Chapter 11, “In the Shadow of the Dragon,” tells the story of a visit to the Mondragon Cooperative headquarters in the town of the same name in the Basque region of Spain in late 2009. We saw one of the world’s largest worker-owned businesses, with more than 90,000 employees turning over more than $14 billion a year worldwide. There are alternatives to the traditional top-down investor-owned corporate form, and people around the world are increasingly embracing these alternatives because they are better for local communities, better for the workforce, and better for the environment. The only losers are billionaires, particularly those who own most of our media and thus never tell you that every corporation in Germany, for example, must have at least 50 percent of its board of directors coming directly from the ranks of labor.

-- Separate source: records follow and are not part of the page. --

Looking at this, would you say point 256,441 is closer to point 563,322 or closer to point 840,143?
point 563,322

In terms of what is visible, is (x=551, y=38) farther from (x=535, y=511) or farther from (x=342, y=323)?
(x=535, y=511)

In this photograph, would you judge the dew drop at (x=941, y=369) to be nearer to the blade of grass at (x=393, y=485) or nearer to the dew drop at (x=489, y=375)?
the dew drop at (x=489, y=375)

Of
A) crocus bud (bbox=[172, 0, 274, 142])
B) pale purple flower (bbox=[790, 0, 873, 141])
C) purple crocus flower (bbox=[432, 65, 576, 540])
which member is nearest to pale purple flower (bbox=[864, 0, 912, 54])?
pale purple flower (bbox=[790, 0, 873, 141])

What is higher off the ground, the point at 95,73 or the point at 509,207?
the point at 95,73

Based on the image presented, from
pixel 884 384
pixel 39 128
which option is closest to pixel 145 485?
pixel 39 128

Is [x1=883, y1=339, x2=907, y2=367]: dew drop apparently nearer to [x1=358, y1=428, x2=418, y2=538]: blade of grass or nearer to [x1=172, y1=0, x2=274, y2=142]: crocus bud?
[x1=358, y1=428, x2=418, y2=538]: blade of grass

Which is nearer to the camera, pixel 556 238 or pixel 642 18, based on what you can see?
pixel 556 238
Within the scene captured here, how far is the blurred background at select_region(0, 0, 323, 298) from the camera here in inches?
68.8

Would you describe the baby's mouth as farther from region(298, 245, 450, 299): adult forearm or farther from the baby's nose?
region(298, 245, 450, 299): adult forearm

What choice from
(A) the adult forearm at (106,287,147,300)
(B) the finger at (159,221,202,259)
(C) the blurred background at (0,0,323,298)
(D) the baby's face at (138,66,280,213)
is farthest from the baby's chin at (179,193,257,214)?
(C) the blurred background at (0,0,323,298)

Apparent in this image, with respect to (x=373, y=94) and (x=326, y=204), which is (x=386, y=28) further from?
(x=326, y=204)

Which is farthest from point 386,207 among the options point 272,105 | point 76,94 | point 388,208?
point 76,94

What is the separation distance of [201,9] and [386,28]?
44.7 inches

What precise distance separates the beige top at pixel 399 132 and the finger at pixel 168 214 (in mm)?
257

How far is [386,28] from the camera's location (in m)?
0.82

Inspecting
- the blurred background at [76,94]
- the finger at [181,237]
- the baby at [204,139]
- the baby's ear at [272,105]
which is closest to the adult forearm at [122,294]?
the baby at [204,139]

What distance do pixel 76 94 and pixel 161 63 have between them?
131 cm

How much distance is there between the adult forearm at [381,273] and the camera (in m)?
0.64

The conclusion, “Tag, You’re It!” is about tried-and-true methods—most that we’ve used before in this country and all that we’ve at least flirted with—that can bring back a strong middle class and restore America to stability and prosperity without endangering future generations. It’s straightforward, easily understood, and the only obstacle to implementing virtually every chapter’s suggestion is the power of vast wealth (usually corporate wealth). Past presidents—most famously Teddy and Franklin Roosevelt—have openly challenged that corporate power, and the time has come for the current or next president (and Congress) to do the same. But they won’t if We the People don’t demand it.
This book is an outline to lay down those demands. Good luck!